Block and I agree that there is no logical force to this claim - because 'the winner takes all competition' only makes sense if you adopt Dennett's inherently behaviourist account of how we come to talk about our phenomenal states. However, Block fails do distinguish between Dennett's behaviorism and the reason for it. Dennett is denying phenomenology at all - claiming that only published content is determinate, conscious content. However, that is just Dennett's position - behind it is the far more reasonable point that phenomenology cannot be communicated. So what he's done is slid from the popular pastime of slagging down Dennett's account of consciousness, to denying the reason that Dennett even tries: that we can't talk about phenomenology directly but only through behaviour, specifically linguistic behaviourism. It's precisely Wittgenstein's point about accusations of behaviourism:'If I talk of a fiction, it is a grammatical fiction'...

I do not agree with this methodological view for several reasons.

Yeah, which one? Dennett's denial or the more reasonable point that Wittgenstein made and everyone is still responding to: that it is logically impossible to talk about phenomenology directly and that we can only talk about it indirectly through language. Then there's the weaker still claim, for non philosophers, that good science demands that it is methodologically impossible to talk about phenomenology for the reasons given above. Block's trying to pull a fast one behind the shield of everyone nodding sagely about how naughty Dennett is. He fails.

First, observed electrons can provide evidence about electrons that cannot in principle be observed, for example electrons that are too distant in space and time (e.g. outside our light cone) to be observed.

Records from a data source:
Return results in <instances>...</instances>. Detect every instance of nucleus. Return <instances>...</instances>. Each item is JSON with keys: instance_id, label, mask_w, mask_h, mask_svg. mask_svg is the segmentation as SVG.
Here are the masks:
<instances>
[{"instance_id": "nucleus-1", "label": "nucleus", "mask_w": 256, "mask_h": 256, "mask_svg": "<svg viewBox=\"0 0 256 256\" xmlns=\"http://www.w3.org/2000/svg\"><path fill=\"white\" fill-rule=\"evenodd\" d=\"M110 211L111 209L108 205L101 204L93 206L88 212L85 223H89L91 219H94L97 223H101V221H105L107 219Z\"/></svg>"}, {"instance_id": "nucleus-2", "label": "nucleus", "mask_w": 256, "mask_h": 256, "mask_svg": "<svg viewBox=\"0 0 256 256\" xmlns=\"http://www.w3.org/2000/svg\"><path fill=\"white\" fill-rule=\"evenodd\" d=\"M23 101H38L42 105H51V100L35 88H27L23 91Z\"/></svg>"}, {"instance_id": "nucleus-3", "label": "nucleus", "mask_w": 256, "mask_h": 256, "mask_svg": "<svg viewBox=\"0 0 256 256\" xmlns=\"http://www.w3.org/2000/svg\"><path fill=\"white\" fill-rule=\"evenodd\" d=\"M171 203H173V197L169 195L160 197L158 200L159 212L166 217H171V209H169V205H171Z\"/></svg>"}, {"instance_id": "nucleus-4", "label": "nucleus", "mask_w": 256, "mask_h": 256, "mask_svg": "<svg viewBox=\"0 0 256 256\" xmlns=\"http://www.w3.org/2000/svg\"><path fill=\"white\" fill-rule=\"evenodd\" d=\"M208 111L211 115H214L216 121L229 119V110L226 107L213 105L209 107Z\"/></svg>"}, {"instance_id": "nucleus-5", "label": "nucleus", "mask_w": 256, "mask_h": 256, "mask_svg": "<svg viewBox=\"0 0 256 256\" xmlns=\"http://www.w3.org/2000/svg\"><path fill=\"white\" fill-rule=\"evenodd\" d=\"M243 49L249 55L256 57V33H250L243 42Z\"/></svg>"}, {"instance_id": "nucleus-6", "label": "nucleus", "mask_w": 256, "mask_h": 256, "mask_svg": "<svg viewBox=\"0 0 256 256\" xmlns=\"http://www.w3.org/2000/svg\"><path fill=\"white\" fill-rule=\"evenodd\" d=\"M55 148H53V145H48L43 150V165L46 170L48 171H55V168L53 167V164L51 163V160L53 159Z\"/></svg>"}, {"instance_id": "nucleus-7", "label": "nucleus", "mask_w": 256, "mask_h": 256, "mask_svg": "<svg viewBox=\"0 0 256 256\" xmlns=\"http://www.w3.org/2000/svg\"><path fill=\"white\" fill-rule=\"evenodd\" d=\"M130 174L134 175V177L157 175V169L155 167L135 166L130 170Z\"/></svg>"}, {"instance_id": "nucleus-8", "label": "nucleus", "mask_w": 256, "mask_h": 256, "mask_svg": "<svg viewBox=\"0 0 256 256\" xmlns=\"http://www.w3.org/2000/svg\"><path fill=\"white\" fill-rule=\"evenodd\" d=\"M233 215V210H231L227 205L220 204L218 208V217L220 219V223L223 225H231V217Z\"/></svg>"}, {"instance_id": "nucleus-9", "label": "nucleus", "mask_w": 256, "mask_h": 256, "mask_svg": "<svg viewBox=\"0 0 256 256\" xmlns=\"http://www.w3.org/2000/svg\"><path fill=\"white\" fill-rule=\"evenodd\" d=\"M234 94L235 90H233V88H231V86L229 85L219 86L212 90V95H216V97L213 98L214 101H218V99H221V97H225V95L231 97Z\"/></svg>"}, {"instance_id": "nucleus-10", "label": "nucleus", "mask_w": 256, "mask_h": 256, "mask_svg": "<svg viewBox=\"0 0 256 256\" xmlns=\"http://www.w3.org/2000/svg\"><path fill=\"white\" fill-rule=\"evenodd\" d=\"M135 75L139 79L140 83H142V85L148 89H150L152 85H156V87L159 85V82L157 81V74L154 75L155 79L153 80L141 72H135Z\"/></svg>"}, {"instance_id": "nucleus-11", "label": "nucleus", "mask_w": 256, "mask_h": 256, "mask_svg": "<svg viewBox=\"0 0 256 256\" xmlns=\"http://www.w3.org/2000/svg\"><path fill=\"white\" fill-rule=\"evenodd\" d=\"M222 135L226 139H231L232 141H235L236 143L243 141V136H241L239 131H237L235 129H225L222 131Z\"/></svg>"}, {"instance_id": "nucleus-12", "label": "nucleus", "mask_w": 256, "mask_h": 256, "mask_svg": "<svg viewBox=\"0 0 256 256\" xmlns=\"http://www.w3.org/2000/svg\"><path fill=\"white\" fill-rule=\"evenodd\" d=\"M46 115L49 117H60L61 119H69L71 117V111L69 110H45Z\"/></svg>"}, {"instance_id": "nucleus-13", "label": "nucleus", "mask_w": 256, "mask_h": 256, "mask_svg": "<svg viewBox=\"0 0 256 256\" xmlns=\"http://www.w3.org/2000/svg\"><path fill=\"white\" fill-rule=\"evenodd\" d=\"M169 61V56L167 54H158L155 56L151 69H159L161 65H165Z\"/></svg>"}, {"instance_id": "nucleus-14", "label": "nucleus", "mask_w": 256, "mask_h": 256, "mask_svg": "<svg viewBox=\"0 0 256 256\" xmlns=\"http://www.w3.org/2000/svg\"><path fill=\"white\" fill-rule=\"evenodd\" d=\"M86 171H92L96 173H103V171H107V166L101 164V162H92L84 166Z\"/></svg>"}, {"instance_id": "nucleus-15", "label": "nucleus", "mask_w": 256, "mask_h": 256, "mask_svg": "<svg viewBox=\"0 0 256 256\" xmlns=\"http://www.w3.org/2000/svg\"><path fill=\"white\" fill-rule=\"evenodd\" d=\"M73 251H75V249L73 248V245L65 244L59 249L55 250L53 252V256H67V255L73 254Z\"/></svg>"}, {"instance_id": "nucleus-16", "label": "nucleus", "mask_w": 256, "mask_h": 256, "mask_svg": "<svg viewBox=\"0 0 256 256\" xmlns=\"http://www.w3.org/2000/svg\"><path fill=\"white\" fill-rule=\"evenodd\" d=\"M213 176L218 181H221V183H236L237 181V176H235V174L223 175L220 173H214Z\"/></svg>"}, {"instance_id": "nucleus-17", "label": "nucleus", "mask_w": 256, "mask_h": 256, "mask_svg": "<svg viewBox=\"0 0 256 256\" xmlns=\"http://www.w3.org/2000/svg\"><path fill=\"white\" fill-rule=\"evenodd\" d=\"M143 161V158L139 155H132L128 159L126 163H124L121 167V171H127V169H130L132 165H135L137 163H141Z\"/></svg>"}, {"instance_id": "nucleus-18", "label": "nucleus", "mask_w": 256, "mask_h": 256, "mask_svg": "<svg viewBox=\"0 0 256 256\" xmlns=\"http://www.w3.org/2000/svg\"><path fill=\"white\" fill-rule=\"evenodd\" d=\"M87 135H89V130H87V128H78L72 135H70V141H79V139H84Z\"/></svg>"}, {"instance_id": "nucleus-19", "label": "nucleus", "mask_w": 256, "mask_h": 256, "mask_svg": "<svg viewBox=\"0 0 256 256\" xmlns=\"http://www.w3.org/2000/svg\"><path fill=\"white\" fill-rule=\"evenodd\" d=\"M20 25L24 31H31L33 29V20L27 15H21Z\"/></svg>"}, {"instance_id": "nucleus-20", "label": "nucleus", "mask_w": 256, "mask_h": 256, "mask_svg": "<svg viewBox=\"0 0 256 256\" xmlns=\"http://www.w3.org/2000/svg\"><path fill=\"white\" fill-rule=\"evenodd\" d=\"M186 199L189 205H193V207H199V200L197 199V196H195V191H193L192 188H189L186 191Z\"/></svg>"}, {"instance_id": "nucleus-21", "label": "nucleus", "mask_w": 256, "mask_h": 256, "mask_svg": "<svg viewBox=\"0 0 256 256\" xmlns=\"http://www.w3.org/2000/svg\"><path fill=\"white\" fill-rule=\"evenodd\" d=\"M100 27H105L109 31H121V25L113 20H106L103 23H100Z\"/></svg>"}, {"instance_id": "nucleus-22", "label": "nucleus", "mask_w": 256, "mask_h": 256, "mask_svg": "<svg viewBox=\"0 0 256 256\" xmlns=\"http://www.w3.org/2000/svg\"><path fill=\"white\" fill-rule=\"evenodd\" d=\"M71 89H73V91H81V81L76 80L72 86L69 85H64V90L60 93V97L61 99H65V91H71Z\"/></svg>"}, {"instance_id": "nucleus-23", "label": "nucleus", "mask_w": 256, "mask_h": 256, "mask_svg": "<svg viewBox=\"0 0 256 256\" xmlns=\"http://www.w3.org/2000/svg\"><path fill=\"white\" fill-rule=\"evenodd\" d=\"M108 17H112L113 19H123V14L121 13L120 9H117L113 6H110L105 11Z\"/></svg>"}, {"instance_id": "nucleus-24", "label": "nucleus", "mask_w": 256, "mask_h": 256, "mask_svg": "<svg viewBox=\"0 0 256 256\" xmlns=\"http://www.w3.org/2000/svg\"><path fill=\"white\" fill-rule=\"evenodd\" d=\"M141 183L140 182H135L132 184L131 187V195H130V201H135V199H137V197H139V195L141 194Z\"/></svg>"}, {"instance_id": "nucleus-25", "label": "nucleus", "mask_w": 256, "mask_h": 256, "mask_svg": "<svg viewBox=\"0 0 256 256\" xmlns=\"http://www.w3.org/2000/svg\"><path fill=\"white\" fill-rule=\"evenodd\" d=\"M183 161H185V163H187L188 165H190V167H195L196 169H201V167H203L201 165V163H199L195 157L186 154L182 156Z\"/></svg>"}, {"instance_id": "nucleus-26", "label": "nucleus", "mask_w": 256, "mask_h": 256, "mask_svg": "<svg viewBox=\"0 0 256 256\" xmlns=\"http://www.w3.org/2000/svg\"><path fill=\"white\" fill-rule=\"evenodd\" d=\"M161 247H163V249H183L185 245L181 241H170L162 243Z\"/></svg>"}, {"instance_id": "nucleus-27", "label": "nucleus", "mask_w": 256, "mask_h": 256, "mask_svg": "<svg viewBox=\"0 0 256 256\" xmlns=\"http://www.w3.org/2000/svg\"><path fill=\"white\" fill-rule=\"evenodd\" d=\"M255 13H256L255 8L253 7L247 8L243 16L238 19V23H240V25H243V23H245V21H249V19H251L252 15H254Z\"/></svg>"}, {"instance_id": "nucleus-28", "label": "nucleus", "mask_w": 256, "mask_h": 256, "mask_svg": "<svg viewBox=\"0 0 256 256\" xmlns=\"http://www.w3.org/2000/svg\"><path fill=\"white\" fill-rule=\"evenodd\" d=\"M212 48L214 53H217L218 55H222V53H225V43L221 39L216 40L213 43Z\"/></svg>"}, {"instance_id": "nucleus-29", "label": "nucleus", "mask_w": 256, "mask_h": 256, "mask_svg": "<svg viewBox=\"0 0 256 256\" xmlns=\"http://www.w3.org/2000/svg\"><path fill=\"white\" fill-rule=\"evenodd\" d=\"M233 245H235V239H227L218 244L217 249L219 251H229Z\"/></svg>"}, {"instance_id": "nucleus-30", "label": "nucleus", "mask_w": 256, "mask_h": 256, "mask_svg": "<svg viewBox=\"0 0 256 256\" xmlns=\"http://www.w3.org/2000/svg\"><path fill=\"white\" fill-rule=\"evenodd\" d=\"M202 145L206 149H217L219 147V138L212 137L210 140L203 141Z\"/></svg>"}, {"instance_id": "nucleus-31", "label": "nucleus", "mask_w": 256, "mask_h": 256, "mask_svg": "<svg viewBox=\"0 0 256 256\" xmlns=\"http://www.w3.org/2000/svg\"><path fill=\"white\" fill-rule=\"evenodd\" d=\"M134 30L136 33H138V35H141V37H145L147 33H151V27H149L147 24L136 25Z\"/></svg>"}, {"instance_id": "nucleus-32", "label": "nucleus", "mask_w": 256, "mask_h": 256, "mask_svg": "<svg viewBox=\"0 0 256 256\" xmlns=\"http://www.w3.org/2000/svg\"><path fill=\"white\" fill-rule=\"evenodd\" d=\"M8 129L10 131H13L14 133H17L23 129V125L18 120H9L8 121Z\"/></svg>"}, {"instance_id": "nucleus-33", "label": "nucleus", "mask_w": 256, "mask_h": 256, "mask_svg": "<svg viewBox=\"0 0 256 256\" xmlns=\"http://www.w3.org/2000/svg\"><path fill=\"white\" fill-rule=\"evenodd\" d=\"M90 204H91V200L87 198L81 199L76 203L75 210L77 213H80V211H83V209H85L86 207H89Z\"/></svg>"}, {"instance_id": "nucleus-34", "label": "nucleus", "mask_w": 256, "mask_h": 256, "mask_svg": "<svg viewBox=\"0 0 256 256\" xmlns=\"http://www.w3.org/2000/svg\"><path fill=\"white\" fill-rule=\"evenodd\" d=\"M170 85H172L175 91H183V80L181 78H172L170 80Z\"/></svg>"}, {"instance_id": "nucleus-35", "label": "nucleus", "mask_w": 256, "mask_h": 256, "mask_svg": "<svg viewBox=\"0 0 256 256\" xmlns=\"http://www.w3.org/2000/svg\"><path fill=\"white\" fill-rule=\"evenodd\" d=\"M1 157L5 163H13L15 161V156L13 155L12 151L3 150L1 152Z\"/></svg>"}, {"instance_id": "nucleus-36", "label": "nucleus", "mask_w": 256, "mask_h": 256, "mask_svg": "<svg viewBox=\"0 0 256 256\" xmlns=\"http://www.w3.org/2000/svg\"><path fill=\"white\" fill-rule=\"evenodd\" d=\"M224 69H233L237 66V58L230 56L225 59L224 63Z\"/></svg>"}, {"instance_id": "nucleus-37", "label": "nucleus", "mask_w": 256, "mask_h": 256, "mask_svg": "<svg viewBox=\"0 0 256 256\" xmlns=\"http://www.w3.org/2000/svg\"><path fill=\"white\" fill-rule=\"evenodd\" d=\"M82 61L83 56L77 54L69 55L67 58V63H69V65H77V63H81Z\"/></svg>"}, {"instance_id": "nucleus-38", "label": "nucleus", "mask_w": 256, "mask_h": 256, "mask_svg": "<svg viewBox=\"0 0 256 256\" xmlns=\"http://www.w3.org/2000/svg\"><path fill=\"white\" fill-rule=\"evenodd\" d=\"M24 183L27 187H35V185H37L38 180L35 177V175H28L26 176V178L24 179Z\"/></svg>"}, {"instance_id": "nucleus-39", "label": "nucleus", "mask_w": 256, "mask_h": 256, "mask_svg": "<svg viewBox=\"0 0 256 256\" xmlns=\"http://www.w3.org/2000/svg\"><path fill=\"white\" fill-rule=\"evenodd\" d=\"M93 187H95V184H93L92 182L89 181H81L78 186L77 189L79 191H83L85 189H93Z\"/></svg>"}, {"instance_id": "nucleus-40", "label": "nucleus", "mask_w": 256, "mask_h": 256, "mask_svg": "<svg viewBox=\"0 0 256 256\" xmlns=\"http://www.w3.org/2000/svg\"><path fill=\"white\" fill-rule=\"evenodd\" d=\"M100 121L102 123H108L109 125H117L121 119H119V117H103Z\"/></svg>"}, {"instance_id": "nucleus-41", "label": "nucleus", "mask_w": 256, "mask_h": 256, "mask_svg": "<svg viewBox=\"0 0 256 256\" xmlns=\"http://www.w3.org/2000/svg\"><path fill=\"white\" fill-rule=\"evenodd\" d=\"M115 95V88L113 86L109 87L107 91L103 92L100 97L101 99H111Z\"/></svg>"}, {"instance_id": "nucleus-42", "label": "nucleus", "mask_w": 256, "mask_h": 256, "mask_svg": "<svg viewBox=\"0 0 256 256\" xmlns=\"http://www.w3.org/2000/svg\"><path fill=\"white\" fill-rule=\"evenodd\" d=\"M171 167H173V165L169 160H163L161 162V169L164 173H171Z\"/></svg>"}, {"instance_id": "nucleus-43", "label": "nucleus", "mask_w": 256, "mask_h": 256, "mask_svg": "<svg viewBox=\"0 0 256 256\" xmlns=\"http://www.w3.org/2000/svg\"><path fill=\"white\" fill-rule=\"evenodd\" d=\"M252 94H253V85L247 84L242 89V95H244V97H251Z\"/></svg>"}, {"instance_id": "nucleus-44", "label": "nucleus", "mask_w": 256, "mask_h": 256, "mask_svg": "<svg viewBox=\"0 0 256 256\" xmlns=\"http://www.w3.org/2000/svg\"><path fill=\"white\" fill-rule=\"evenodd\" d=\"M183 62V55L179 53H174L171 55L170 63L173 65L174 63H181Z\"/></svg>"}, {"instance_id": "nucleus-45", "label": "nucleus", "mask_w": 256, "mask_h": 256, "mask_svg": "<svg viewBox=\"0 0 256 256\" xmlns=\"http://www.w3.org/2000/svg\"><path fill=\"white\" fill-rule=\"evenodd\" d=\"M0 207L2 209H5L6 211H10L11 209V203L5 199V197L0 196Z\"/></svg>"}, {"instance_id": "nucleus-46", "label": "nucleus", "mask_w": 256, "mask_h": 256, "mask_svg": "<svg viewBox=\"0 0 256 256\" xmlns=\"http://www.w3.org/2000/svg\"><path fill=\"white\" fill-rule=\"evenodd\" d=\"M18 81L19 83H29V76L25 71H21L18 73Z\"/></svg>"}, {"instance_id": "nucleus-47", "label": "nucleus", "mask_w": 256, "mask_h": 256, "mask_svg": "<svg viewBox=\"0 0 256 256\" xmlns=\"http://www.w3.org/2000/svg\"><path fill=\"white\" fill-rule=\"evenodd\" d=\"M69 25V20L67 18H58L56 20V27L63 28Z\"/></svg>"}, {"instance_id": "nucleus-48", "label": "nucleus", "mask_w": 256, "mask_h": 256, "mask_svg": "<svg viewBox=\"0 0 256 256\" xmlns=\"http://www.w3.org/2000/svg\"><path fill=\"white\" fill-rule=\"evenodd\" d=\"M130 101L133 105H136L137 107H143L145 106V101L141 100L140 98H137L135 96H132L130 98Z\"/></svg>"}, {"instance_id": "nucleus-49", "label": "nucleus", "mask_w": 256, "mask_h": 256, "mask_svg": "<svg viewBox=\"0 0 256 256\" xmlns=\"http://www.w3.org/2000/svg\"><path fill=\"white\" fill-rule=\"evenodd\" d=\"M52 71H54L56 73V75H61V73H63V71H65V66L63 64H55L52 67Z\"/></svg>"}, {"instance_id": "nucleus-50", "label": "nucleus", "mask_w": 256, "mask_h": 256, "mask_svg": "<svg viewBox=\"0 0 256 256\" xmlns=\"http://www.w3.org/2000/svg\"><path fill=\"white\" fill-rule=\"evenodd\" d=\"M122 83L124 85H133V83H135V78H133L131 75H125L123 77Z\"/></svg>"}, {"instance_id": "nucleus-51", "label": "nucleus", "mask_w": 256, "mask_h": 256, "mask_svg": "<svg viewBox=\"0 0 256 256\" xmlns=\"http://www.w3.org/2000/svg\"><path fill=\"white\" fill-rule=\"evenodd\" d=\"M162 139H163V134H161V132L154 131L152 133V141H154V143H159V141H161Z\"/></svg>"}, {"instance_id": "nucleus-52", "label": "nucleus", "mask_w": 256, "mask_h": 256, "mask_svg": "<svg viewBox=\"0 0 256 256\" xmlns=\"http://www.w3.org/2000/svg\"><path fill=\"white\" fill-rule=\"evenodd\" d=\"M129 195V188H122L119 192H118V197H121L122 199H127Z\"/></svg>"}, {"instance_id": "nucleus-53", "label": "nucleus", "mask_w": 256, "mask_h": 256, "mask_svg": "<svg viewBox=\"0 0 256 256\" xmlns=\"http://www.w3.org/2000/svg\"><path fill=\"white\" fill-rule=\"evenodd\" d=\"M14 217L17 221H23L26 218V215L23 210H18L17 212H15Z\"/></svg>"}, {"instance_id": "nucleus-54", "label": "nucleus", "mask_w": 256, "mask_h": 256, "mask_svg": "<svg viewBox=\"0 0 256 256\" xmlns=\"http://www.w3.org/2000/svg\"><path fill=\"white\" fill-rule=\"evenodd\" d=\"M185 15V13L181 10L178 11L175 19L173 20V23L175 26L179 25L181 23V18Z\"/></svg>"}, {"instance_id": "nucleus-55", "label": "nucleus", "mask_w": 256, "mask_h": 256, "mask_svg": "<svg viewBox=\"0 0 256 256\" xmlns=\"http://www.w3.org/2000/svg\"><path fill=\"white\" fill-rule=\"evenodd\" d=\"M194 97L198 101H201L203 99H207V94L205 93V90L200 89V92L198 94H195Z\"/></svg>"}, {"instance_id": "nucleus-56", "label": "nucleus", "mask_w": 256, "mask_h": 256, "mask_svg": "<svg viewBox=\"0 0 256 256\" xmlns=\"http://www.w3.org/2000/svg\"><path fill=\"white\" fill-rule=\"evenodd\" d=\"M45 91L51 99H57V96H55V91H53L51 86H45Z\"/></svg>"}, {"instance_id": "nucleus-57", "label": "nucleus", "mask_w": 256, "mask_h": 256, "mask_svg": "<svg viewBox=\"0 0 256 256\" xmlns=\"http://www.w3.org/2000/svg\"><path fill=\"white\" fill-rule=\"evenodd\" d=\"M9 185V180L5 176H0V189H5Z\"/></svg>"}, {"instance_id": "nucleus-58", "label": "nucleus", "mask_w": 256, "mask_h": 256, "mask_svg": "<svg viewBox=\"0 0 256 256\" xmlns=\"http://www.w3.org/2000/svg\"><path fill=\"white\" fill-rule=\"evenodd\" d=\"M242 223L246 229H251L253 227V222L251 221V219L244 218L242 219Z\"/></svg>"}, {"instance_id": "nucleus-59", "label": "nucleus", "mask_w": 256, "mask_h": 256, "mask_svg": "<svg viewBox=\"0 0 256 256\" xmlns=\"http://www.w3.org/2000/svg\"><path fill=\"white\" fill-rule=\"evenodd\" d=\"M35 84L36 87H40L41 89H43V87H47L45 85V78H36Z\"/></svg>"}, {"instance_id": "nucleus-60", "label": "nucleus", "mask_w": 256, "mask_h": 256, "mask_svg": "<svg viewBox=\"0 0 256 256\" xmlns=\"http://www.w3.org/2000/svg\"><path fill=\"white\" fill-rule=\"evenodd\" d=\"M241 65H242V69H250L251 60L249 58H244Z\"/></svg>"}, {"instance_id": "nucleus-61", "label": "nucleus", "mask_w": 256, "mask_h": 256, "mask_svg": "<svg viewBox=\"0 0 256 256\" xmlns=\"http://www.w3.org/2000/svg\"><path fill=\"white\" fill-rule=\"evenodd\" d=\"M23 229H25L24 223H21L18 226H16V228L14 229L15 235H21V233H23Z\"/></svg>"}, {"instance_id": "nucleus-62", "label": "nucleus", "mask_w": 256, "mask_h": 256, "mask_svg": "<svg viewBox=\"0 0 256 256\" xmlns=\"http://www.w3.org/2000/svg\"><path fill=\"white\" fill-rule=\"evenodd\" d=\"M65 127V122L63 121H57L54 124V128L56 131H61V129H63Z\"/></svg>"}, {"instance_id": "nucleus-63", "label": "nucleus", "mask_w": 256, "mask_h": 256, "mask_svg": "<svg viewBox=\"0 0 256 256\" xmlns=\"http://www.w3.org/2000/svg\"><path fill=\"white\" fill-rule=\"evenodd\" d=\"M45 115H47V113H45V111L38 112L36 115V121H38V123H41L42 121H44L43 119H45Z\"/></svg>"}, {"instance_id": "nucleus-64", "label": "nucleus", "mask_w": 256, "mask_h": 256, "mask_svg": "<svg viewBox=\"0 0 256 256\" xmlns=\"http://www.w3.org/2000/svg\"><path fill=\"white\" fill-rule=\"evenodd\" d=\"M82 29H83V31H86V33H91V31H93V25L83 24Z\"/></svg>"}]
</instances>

*JOBS*:
**1)** In the commentary on Block and Dennett, what is the "far more reasonable point" that stands behind Dennett's position?
**2)** Copy the commentary on Block and Dennett word for word, from "Yeah, which one?" to "to be observed.".
**3)** Carry on the commentary on Block and Dennett, starting right after its final sentence.

*TASK-BY-TASK ANSWERS*:
**1)** That phenomenology cannot be communicated.

**2)**
Yeah, which one? Dennett's denial or the more reasonable point that Wittgenstein made and everyone is still responding to: that it is logically impossible to talk about phenomenology directly and that we can only talk about it indirectly through language. Then there's the weaker still claim, for non philosophers, that good science demands that it is methodologically impossible to talk about phenomenology for the reasons given above. Block's trying to pull a fast one behind the shield of everyone nodding sagely about how naughty Dennett is. He fails.

First, observed electrons can provide evidence about electrons that cannot in principle be observed, for example electrons that are too distant in space and time (e.g. outside our light cone) to be observed.

**3)**
This can only be deliberately encouraging people to miss the point. It is merely conditionally impossible to study these electrons because they are too far away. If you were there you could study them as well as any others. Distance is the only problem brought up here. That's not the case with mental states which are in principle impossible to view both on logical and methodological grounds.

Why should we suppose matters are any different for consciousness?

Perhaps because the problem with studying consciousness isn't that it is too far away? FFS, this is schoolboy debating stuff and I'm disappointed that a philosopher I respect is coming out with it.

Second, there is no gold standard of evidence, here or in any area of science. ... "

Maybe, but we are not talking about Gold Standards here, we are talking about the absolute minimum standards that separate science from pseudoscience and mysticism - reproducibility, objectiveness, falsifiability and so on. Our reports of conscious experience are anecdotal; ubiquitous, sure, but anecdotal. More to the point, I hope my earlier point demonstrates that it's anecdote for a good reason.

I've taken a bit of time to make this really clear. I hope it's helpful.
 
You completely miss the point.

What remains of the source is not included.